===== Reading passage

Archive for Tuesday, December 12, 2006

The 2006 Woody Awards: Early returns

No bowl means no awards delay

December 12, 2006


2006 Woody Awards

Ryan Wood's 2006 Woody Awards Enlarge video

Behold the annual postseason awards for Kansas University's football team.

This year's honors are passed out a little earlier, because KU's season ended a little earlier. A 6-6 record wasn't enough to earn a bowl bid, so the Jayhawks are instead left accepting trophies that don't exist from the Journal-World.

There were highs and lows for KU in 2006, and they're all covered here. Get your acceptance speeches ready, Jayhawks:


Jon Cornish, running back - Is there a more obvious answer than this? Cornish was the heart of KU's offense, showing strength and acceleration in running for a school-record 1,457 yards. He always ran hard, always fell forward and always gave Kansas a spark on offense. He long will be remembered among KU football fans, and will be really, really hard to replace next season.

Honorable mention

David Ochoa, center - Leader of an offensive line that collectively had a solid season, particularly in assisting Cornish and the run game.


Aqib Talib, cornerback - A gifted athlete with the instincts, talent and attitude to get paid good coin for playing cornerback the next decade or so. Talib had six interceptions and 22 pass break-ups in 10 games. KU's pass defense was bad, but imagine how bad it would've been without the Big 12's best defensive back.

Honorable mention

James McClinton, defensive tackle - The best cog of KU's pass rush by far. Playing in the interior, McClinton still had 51 tackles - 16 for a loss.

==========
===== Information supplied

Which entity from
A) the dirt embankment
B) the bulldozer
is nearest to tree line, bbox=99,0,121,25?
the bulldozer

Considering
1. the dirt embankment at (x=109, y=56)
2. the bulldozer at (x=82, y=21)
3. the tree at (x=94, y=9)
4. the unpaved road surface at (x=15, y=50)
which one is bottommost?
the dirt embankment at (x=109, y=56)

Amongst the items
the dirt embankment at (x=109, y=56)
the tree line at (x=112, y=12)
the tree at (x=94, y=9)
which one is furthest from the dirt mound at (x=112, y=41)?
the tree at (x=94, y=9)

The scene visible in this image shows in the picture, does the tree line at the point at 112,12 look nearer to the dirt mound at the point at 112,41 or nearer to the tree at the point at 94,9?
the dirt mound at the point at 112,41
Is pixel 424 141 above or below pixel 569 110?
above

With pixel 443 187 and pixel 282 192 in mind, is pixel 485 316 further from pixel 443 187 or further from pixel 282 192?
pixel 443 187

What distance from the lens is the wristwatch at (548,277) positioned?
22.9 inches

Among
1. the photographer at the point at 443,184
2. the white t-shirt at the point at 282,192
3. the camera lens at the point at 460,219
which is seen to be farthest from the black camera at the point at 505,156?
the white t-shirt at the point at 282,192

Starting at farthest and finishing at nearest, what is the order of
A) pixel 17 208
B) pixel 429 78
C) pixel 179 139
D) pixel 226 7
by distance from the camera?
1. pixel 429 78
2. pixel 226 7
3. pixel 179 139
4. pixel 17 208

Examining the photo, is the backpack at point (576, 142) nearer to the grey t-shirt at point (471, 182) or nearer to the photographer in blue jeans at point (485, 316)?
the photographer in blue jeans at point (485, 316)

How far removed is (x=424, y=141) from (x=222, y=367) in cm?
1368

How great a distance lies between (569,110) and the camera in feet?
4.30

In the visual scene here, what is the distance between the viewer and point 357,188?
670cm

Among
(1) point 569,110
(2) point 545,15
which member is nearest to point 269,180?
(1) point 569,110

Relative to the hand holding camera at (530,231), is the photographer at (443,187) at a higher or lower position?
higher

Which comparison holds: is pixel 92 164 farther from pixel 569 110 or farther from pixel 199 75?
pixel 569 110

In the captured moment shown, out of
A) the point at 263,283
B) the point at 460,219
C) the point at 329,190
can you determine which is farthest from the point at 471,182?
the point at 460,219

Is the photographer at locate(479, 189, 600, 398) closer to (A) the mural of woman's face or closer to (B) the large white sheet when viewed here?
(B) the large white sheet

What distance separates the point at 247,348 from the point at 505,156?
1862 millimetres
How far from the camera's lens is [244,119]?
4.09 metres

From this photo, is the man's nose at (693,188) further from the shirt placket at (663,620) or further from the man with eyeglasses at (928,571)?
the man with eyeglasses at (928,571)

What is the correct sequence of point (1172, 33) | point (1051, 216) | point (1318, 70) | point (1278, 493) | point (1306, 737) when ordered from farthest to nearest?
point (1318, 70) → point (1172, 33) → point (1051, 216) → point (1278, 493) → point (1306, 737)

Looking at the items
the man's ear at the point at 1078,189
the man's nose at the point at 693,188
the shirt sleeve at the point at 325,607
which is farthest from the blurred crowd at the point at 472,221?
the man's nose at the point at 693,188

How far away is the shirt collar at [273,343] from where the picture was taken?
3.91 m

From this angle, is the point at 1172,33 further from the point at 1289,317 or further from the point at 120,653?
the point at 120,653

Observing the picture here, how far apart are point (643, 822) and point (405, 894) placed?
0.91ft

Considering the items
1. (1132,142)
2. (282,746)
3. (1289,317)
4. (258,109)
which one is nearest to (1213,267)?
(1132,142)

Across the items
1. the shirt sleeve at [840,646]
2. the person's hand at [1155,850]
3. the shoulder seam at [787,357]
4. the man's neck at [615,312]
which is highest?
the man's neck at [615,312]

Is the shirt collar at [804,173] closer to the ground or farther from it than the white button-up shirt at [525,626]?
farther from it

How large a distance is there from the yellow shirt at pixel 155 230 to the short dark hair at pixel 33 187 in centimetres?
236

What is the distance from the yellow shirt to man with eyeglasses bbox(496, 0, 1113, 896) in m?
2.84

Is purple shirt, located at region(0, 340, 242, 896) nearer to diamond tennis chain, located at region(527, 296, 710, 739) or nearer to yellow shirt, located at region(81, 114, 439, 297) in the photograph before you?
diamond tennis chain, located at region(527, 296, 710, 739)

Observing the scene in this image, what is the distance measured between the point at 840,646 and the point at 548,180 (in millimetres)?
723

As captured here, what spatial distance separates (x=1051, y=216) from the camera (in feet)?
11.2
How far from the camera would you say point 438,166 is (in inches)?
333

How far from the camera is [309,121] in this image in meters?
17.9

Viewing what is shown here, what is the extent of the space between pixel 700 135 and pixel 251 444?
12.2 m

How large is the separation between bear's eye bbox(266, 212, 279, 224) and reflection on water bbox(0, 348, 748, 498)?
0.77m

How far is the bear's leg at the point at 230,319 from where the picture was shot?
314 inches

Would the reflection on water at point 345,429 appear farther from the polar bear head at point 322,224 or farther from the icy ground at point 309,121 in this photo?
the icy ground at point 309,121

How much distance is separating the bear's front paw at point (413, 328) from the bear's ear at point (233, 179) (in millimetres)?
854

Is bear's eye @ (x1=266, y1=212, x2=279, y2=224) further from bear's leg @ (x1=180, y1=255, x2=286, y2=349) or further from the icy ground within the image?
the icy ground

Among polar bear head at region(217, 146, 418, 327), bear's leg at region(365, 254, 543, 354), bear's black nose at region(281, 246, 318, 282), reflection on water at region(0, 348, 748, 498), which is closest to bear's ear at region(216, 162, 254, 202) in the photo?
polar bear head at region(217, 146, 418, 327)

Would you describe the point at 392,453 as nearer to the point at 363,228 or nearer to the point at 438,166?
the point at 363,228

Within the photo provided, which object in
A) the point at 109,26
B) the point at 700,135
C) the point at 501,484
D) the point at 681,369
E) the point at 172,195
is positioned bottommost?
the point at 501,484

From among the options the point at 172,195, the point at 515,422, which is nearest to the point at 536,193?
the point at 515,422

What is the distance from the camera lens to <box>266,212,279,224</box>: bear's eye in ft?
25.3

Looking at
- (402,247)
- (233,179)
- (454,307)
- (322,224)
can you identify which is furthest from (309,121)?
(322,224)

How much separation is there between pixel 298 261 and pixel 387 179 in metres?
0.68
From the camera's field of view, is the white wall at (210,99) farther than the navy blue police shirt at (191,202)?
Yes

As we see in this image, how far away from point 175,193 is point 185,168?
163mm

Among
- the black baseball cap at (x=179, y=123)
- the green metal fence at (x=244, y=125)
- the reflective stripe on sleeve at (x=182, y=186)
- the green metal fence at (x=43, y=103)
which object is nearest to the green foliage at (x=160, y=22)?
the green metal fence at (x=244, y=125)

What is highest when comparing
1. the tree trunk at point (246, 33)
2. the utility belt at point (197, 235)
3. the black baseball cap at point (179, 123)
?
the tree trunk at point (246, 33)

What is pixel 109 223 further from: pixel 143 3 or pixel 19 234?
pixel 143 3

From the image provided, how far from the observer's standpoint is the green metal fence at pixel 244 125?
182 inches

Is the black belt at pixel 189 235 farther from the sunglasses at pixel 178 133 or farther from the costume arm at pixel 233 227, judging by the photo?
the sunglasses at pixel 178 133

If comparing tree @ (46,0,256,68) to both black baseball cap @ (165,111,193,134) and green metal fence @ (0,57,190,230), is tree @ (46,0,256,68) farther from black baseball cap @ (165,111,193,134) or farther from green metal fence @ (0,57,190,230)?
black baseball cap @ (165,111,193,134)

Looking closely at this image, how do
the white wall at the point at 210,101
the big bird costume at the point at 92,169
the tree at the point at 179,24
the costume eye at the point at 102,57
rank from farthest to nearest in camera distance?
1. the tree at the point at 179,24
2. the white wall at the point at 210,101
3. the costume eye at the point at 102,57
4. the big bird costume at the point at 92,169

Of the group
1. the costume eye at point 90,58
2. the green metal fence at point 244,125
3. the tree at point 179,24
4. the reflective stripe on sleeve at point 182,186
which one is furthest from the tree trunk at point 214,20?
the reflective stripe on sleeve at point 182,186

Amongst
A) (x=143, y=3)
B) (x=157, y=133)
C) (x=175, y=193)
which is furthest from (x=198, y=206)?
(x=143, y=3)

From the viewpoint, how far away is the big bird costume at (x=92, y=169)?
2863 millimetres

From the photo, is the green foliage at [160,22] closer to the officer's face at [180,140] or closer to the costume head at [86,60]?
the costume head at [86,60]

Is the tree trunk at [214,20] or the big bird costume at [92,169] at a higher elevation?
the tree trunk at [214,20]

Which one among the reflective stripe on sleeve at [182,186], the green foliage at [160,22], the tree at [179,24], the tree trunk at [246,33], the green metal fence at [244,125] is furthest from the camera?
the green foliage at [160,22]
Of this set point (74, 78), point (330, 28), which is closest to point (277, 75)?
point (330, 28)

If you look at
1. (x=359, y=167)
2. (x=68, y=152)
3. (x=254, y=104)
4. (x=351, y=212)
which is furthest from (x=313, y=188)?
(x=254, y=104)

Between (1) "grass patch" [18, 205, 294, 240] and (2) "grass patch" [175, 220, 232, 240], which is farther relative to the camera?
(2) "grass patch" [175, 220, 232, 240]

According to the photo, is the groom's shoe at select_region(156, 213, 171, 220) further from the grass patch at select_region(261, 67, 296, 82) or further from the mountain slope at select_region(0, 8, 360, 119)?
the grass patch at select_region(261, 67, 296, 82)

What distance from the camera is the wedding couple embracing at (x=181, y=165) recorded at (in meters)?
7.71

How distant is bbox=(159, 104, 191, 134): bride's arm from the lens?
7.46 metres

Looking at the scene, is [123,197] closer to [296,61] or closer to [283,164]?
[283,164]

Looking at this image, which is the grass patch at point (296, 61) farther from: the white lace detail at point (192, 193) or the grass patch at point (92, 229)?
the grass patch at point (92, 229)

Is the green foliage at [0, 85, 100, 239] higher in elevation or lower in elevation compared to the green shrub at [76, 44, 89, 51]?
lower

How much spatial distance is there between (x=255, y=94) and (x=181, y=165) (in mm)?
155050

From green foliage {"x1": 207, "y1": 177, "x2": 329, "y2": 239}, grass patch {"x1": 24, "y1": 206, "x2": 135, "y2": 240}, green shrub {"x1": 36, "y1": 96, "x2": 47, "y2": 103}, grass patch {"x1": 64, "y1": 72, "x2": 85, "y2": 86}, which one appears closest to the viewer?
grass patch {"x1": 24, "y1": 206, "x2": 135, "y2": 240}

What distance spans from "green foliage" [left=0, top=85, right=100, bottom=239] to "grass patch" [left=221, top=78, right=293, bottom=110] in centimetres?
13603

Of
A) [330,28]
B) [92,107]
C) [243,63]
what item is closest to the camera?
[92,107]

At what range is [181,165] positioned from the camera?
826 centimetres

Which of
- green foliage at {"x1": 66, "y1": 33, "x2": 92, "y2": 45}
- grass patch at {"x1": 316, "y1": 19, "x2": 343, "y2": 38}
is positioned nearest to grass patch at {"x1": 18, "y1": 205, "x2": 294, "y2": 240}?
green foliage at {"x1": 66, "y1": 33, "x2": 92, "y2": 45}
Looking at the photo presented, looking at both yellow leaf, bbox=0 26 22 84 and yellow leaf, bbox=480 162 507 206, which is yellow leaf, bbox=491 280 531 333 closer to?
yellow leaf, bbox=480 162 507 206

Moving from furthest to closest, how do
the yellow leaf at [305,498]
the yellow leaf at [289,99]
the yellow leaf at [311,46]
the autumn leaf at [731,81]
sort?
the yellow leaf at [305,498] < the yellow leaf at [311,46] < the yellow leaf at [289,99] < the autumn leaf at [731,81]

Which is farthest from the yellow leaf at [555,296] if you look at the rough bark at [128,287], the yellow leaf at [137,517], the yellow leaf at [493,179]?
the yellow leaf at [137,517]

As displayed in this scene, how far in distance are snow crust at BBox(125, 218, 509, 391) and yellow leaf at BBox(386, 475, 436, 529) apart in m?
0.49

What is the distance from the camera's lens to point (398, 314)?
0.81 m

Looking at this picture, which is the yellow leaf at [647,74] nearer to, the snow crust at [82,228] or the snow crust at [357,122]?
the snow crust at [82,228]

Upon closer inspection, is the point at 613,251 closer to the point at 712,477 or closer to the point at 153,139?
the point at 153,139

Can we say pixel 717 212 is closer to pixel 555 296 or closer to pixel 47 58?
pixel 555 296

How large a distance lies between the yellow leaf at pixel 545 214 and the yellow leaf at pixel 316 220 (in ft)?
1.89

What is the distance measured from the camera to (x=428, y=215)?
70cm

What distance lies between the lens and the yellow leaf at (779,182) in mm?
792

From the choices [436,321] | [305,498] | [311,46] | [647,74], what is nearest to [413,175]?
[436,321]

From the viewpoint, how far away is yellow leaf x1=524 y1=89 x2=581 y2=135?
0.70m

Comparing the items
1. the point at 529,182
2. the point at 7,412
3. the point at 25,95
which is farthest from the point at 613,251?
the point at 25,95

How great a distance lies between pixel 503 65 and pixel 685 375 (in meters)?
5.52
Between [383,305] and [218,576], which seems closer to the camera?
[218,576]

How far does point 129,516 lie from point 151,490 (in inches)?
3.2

==========

To be done:
1 – Copy the rows verbatim, from the line holding "Between [383,305] and" through the last line of the rows, inclusive.
2 – Pick up the Woody Awards article after its last sentence and keep writing it.
The Woody Awards article and the rows are two unrelated pieces of material.

Expected responses:
1 –
Between [383,305] and [218,576], which seems closer to the camera?
[218,576]

How far does point 129,516 lie from point 151,490 (in inches)?
3.2

2 –
Brandon McAnderson - A full-time fullback, McAnderson had 11 tackles on special teams, mostly on kickoff coverage. He seemed to be the first one downfield, the first to slip through any sort of wedge and the first to knock down a return specialist inside the 20 - and never gently. He was the special teams' unsung warrior.

Honorable mention

Jonathan Lamb - Sure-handed punt-return specialist. Despite lacking breakaway speed, still averaged 11 yards per return.


Todd Reesing's 63-yard scramble vs. Colorado - It's still amazing how the play opened up for Reesing. After the backup quarterback was flushed out of the pocket, he scrambled past the line of scrimmage for what looked primed to be a six- or seven-yard gain. But with the right cuts, timely blocks and just enough speed, he kept going : and going : and going. When Reesing's legs finally gave out, he had a 63-yard gain and almost scored a stunning touchdown.

Honorable mention

Jon Cornish's 42-yard run against Missouri - Shot up the left sideline, knocked over a Mizzou player and fell into the end zone.

Wayne Wilder's 34-yard fumble return vs. Kansas State - Because it's fun to see 290-pound defensive tackles rumble with the rock.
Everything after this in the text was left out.